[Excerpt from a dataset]
________________
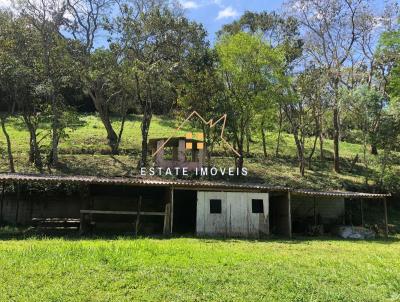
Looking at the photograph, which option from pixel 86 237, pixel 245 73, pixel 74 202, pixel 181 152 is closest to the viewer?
pixel 86 237

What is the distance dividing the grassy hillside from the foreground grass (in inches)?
553

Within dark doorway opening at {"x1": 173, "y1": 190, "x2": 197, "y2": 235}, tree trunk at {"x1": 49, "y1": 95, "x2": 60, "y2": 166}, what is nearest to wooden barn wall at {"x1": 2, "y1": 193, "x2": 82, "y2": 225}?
dark doorway opening at {"x1": 173, "y1": 190, "x2": 197, "y2": 235}

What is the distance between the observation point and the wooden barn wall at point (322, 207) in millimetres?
23703

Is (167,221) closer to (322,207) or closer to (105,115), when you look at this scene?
(322,207)

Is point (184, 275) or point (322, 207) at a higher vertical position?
point (322, 207)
________________
TASK REQUIREMENTS ::
Your task is an exact transcription of all the data, minus the pictures.

TASK SOLUTION ::
Looking at the photograph, which option from pixel 86 237, pixel 245 73, pixel 74 202, pixel 181 152 is closest to the viewer?
pixel 86 237

What is the distance dividing the grassy hillside from the foreground grass (in inches)?
553

Within dark doorway opening at {"x1": 173, "y1": 190, "x2": 197, "y2": 235}, tree trunk at {"x1": 49, "y1": 95, "x2": 60, "y2": 166}, what is nearest to wooden barn wall at {"x1": 2, "y1": 193, "x2": 82, "y2": 225}?
dark doorway opening at {"x1": 173, "y1": 190, "x2": 197, "y2": 235}

What is the distance between the observation point and the wooden barn wall at point (322, 207) in millimetres?
23703

Is (167,221) closer to (322,207) or closer to (105,115), when you look at this scene?
(322,207)

Is point (184, 275) or point (322, 207) at a higher vertical position?
point (322, 207)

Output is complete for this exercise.